Thursday, December 4, 2008

Loop Diuretics and the Williams Brothers

Pat and Kevin Williams (unrelated), standout defensive linemen for the Minnesota Vikings were recently suspended by the NFL (along with four other players) because traces of the loop diuretic bumetanide were found in their urine. Bumetanide is on the list of banned substances because it can be used as a "masking agent" for anabolic steroids. As of today, the suspensions are on appeal.

From a scientific perspective, this all sounds a little shady. Loop diuretics act by restricting how much water and electrolytes your kidneys absorb. As a result, your urine is diluted and copious. The idea with drug masking is that the excess water in the urine will make the concentration of any naughty substances present artificially low. But it's not necessarily an efficacious way of hiding your devious muscle building strategies. It's all based on concentrations and fluid homeostasis. It's like trying to lower your blood alcohol level at a New Year's Eve traffic stop by guzzling 4 gallons of water in 3 minutes.

But why would they guys be on a loop diuretic? The first line of treatment for an African-American male with hypertension is hydrochlorothiazide, a different kind of diuretic. So it can't be because they're treating high blood pressure. No physician would prescribe bumetanide. Loop diuretics are used in heart failure and certain kidney conditions. I have heard of competitive wrestlers use them because of the rapid weight loss (all water) benefit that can be derived. And maybe these 300 lb behemoths need a little help to keep their weight within reasonable parameters.

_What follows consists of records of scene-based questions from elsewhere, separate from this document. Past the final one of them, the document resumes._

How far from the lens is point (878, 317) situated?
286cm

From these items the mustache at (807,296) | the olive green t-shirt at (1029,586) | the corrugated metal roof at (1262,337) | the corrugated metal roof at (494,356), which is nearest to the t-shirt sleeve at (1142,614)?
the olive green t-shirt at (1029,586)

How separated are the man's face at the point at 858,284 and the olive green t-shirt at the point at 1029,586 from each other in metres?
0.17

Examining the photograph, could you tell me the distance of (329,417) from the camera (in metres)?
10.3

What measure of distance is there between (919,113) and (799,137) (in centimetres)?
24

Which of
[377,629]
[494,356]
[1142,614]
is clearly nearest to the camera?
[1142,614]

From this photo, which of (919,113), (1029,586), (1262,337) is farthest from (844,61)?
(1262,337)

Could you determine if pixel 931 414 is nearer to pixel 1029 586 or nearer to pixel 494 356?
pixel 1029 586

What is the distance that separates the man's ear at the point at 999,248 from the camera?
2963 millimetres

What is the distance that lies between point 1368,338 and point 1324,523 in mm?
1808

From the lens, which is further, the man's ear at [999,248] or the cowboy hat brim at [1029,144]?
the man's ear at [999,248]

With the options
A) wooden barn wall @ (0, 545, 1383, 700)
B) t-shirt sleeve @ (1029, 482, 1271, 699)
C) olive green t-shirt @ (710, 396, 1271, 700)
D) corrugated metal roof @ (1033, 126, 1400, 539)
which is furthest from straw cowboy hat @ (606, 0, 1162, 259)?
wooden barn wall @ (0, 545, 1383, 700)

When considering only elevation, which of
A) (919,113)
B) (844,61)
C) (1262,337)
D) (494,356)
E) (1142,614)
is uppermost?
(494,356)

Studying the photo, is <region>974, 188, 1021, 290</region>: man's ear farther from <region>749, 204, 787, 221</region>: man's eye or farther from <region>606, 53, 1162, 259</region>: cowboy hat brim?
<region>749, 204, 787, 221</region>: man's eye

But it's horribly unsafe. Dropping weight by hamstringing your kidney's ability to manage your total body fluid levels is unnecessarily dangerous. Too much of it can compromise kidney function and lead to eventual kidney failure. Moreover, electrolyte concentrations (especially potassium) get thrown out of whack when you're on a loop diuretic. All it's going to take is some All-Pro tackle dropping dead on a Sunday afternoon from a hypokalemic arrythmia to get everyone's attention.

Bottom line: there's probably no reason to be on bumetanide, it's dangerous, but I doubt it's being used to mask steroids. If a couple guys have to forfeit a few weeks salary because they got caught using it, it's probably a good thing for the players in the league overall. Now if only we can get them to stop shooting themselves in the thigh with illegal handguns....

1 comment:

Kellie said...

They claim it was in a dietary supplement (starcaps or something like that). They weren't taking it on purpose (so they say).